Primeiro, porque o todo poderoso da FIFA usou da fala para tergiversar sobre a escolha do país árabe para sediar a Copa de 2022. O cerne da questão é o fato de o Qatar ser um dois muitos países, em sua maioria árabes e africanos, que tem leis que criminalizam a homossexualidade. Ser homossexual no Qatar é considerado crime passível de multa e prisão por 5 anos. Por isso, a escolha da FIFA deste país para ser sede da Copa do Mundo de 2022 é uma afronta aos Direitos Humanos. Mas nem a FIFA, nem a grande impressa deram repercussão ao caso. O Qatar ganha cada vez mais espaço no capitalismo contemporâneo e seus xeques e membros da família real, que controlam o estado e são a burguesia local, investem bilhões de dólares no futebol mundial, sendo donos de times como o Manchester City da Inglaterra ou patrocinando times como o Barcelona.

Segundo, porque com a declaração, o presidente da FIFA fez rodar o círculo que faz do esporte não uma prática social e emancipadora, mas, sim, um local em que os preconceitos são explicitados como algo natural, pois fazem parte do esporte, e em consequência não devem ser criticados, muito menos combatidos com seriedade.

As duas questões nos remetem à escalada cadê vez maior da mercantilização do esporte, em especial o futebol.
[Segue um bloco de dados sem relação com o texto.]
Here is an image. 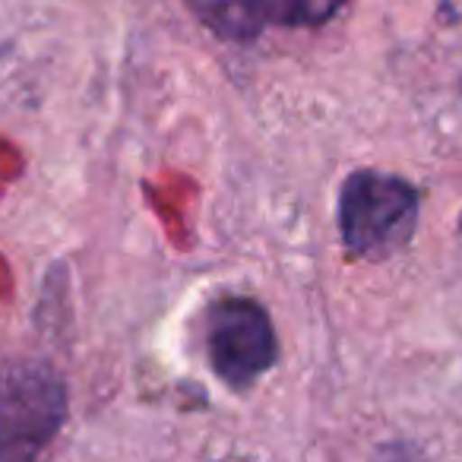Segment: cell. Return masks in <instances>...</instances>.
<instances>
[{
  "label": "cell",
  "instance_id": "cell-2",
  "mask_svg": "<svg viewBox=\"0 0 462 462\" xmlns=\"http://www.w3.org/2000/svg\"><path fill=\"white\" fill-rule=\"evenodd\" d=\"M67 421V383L48 361H20L0 377V462H39Z\"/></svg>",
  "mask_w": 462,
  "mask_h": 462
},
{
  "label": "cell",
  "instance_id": "cell-3",
  "mask_svg": "<svg viewBox=\"0 0 462 462\" xmlns=\"http://www.w3.org/2000/svg\"><path fill=\"white\" fill-rule=\"evenodd\" d=\"M206 355L218 377L228 386L254 383L276 365L279 342L273 320L251 298L228 295L206 314Z\"/></svg>",
  "mask_w": 462,
  "mask_h": 462
},
{
  "label": "cell",
  "instance_id": "cell-1",
  "mask_svg": "<svg viewBox=\"0 0 462 462\" xmlns=\"http://www.w3.org/2000/svg\"><path fill=\"white\" fill-rule=\"evenodd\" d=\"M421 197L399 174L361 168L339 190L342 245L358 260H386L415 238Z\"/></svg>",
  "mask_w": 462,
  "mask_h": 462
},
{
  "label": "cell",
  "instance_id": "cell-4",
  "mask_svg": "<svg viewBox=\"0 0 462 462\" xmlns=\"http://www.w3.org/2000/svg\"><path fill=\"white\" fill-rule=\"evenodd\" d=\"M225 42H254L266 26H327L348 0H184Z\"/></svg>",
  "mask_w": 462,
  "mask_h": 462
},
{
  "label": "cell",
  "instance_id": "cell-5",
  "mask_svg": "<svg viewBox=\"0 0 462 462\" xmlns=\"http://www.w3.org/2000/svg\"><path fill=\"white\" fill-rule=\"evenodd\" d=\"M377 462H424V456H421V449L411 447V443L396 440L377 449Z\"/></svg>",
  "mask_w": 462,
  "mask_h": 462
},
{
  "label": "cell",
  "instance_id": "cell-6",
  "mask_svg": "<svg viewBox=\"0 0 462 462\" xmlns=\"http://www.w3.org/2000/svg\"><path fill=\"white\" fill-rule=\"evenodd\" d=\"M459 89H462V79H459Z\"/></svg>",
  "mask_w": 462,
  "mask_h": 462
}]
</instances>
É o mercado que, em última instância, dita os rumos desse bem cultural e se houver contradição, como no caso do Qatar, entre Direitos Humanos e Mercado, o primeiro será relegado!

Daí vem à cabeça uma pergunta: Qual a função social do esporte nesse contexto? Ele que deveria educar, é utilizado como meio de reprodução de uma sociedade arcaica e conservadora e como disse o ex-jogador da NBA Jonh Amaechi, que se declarou homossexual em 2007, de uma “ignorância Neandertal”.
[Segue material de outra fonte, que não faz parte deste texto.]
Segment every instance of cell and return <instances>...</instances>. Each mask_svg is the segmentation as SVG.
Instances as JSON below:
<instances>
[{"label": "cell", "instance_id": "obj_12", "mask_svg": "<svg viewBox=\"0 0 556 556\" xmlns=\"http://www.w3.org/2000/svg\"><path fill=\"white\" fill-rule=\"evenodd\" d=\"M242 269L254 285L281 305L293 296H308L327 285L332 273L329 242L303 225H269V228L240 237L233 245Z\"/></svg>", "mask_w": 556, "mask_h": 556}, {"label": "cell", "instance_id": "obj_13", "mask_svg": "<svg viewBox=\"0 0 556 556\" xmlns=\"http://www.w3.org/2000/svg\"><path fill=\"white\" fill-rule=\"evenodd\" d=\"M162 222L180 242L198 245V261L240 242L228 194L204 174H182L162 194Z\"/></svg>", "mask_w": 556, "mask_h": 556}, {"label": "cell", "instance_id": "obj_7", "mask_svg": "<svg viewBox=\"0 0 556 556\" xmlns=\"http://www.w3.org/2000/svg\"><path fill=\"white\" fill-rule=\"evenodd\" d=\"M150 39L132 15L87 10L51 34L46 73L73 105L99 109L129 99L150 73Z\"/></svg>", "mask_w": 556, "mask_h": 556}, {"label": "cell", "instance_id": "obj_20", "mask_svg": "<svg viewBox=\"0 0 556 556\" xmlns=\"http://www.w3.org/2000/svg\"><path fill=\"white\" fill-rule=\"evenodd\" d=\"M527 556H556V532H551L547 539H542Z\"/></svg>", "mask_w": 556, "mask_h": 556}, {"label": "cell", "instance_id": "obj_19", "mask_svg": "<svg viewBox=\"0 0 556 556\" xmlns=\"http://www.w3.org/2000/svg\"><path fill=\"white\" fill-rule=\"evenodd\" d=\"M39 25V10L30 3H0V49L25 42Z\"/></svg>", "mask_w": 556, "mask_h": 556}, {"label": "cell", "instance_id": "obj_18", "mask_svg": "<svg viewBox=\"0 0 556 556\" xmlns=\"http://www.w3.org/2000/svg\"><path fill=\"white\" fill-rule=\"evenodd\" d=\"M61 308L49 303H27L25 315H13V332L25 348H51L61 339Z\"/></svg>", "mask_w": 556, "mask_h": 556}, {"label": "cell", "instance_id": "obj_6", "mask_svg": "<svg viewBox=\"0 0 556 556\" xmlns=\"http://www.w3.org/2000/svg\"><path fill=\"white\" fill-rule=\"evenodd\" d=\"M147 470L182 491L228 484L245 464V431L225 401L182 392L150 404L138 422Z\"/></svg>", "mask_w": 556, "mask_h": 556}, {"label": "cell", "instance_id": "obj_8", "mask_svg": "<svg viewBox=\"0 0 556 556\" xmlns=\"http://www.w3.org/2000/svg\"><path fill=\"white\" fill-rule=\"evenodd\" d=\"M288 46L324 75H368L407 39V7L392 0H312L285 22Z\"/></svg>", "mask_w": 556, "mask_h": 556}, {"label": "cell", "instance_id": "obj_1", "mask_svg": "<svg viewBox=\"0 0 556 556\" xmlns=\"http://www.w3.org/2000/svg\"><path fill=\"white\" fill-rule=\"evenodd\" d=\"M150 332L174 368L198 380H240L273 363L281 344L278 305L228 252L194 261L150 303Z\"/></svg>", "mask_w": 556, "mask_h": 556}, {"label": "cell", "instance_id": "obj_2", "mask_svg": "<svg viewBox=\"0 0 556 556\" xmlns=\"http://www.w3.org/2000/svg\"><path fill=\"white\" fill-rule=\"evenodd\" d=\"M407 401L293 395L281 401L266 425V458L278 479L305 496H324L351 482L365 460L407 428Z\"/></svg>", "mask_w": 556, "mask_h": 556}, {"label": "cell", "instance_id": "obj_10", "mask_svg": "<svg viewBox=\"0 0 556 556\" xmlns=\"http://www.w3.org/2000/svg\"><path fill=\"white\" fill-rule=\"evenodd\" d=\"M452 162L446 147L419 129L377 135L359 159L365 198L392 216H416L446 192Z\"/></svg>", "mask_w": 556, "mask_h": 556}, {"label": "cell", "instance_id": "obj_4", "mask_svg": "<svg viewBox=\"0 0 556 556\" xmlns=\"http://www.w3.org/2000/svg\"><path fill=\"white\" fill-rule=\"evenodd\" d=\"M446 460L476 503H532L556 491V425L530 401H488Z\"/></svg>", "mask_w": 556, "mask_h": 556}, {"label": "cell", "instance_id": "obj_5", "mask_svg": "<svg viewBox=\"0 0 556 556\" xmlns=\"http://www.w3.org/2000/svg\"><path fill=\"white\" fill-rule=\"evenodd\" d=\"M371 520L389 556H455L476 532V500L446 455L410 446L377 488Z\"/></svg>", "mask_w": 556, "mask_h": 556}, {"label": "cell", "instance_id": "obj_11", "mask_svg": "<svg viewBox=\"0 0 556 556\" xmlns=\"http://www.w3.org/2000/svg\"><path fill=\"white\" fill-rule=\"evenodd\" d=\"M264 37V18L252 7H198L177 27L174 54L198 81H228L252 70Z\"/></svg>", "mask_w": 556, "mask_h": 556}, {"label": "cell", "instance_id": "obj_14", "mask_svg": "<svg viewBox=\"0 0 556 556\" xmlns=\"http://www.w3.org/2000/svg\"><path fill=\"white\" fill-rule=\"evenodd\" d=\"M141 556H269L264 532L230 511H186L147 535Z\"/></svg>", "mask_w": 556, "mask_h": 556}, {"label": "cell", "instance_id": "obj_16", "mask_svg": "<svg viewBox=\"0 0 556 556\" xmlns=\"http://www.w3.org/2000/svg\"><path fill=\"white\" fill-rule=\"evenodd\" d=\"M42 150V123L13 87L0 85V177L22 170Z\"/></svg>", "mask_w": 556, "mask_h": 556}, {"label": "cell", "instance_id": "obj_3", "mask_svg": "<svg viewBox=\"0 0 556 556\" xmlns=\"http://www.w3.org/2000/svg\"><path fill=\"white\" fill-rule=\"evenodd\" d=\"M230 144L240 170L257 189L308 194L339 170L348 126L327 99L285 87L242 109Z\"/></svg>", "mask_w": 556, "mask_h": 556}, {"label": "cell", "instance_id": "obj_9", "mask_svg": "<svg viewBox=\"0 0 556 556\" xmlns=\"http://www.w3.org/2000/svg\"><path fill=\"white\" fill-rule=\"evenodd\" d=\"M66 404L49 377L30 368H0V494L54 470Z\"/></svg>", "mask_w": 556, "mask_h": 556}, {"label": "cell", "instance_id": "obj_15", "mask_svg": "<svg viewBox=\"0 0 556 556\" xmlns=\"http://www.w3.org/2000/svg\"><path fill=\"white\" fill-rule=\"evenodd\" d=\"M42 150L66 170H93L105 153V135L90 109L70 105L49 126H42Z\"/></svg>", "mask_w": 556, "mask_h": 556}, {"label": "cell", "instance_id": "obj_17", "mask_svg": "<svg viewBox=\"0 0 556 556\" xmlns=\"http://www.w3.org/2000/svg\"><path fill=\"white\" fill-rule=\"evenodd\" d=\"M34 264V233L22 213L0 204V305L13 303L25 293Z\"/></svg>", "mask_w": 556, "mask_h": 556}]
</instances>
Nesse sentido, é deplorável a utilização de um elemento da cultura corporal na busca da alienação e na propagação de uma sociedade preconceituosa. E, senhor Blatter, seu pedido de desculpas feito dias depois da fala de pouco vale, pois, de novo, é um tergiversar. O essencial é que o futebol não pode ir contra o mercado e seus interesses e suas desculpas não tocam nesse ponto.

Atualmente é mais do que necessário dizer que o futebol até pode ser para macho! Mas também é para Mulheres, Gays, Negros, Brancos, Índios, Mestiços, enfim. Futebol é um bem cultural e de todos que queiram!

Por fim, a escolha do Qatar como sede da Copa só realça a urgente necessidade de leis internacionais que punam a criminalização da homossexualidade e os países que a praticam.